> Extract provided:
——

Stewartstown Harps
- Founded:: 1912
- County:: Tyrone
- Nickname:: The Harps
- Colours:: White and Red
- Grounds:: Mullaghmoyle Park
- Coordinates:: 54°33′58″N 6°41′22″W﻿ / ﻿54.56611°N 6.68944°W

Playing kits
| Standard colours |

Senior Club Championships
|  | All Ireland | Ulster champions | Tyrone champions |
| Football: | 0 | 0 | 2 |

= Stewartstown Harps GFC =

Tyrone-based Gaelic games club

Stewartstown Harps is a Gaelic Athletic Association club which was founded in 1912 and based in the village of Stewartstown in County Tyrone, Northern Ireland. The club plays its games in Mullaghmoyle Park. The club has won county titles at Senior, Intermediate and Junior grades, and won the Ulster Junior Club Football Championship title in both 2004 and 2022.

==History==

Stewartstown Harps was founded in 1912 and won their first Tyrone Senior Football Championship in 1924. The Harps also won the league the same year. They went out of existence in the 1940s but re-formed in 1956.

Within a few years of reforming, the club captured the top prize in Tyrone Gaelic football - the O'Neill Cup - for a second time, following a victory over Derrylaughan Kevin Barrys in September 1962. In 1971, the club secured another county title, winning the All-County League Division One.

Along with the senior championship, an intermediate league was won in 1964 along with senior league titles in 1971, 1973, and 1975, and a senior championship final appearance to Ardboe coming in between in 1972.

A Tyrone Intermediate Football Championship win in 1980 was the last championship title for the Harps until 2004, when they won the Tyrone Junior Football Championship.

Stewartstown also won the Ulster Junior Club Football Championship in 2004, beating Cremartin in the final. The Harps qualified for the All-Ireland final, but were outclassed by Finuge.

——

> Written exercise A: In the Stewartstown Harps article, condense the paragraph beginning "Within a few years of reforming" into a short bulleted list that keeps its main facts.
> Written exercise B: Write the next part of the Stewartstown Harps article, picking up after its final sentence.

> Given data:
——

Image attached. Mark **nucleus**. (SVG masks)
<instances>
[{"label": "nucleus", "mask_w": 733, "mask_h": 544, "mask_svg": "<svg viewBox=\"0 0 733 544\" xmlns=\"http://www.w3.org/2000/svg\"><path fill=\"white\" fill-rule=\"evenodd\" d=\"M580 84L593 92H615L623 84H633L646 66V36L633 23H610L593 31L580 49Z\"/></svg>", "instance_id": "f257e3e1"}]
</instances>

——

> Written answer A:
- The club won the O'Neill Cup, Tyrone Gaelic football's top prize, for the second time within a few years of re-forming.
- This came with a victory over Derrylaughan Kevin Barrys in September 1962.
- In 1971 the club won another county title, the All-County League Division One.

> Written answer B:
In 2006, the Harps regained promotion to Senior football after a period of 26 years by winning their second intermediate championship. In Ulster, the Harps were victorious in the quarter-final, beating St Brigid's GAC in Healy Park before moving on to the semi-final against Ballymacnab Round Towers GAC. The Harps were defeated in Breffni Park after a replay.

In 2009, they were again relegated to Junior, but went on a successful run in the league in 2010, only being beaten once. In the championship, Stewartstown made it to the final against local rivals Killyman St Mary's GAC. The Harps lost the final by one point.

In 2016, the Harps won the Tyrone U-21 G1 Championship for the first time, defeating Coalisland Fianna in the final played at O’Neill Park, Dungannon. The Harps then played in the Ulster U-21 tournament. After winning against Donaghmoyne in the quarter-final, they bowed out in the semi-final stage to Crossmaglen Rangers.

The senior team won the Junior league title in 2022, going undefeated in the process. This was followed by winning the Tyrone Junior Football Championship, defeating Aghaloo by 2–12 to 0–12 in the 2022 final. Following wins against Teconnaught And Letterkenny Gaels, the Harps played Drumlane in the Ulster Junior final. Stewartstown came out on top after a penalty shoot-out to win their second title. In January 2023, Stewartstown beat Clifden in the All-Ireland semi-final to set up a final date with Fossa. The All-Ireland took place on 15 January 2023. Fossa won the match by 0–19 to 1–13 in a bad-tempered game which featured six red cards, including four for Stewartstown.

==Facilities==
Since the club's reformation in 1957, the Harps based its facilities at Mullaghmoyle Park in the townland of Mullaghmoyle just outside the village of Stewartstown.

In 2005, a new pavilion was built to replace the existing one, which was built in 1974. In 2011, a second floodlit pitch was officially opened by GAA President Christy Cooney. In 2022, a further phase of redevelopment got under way with the addition of a new playing field, turnstiles, fencing, play park and gym.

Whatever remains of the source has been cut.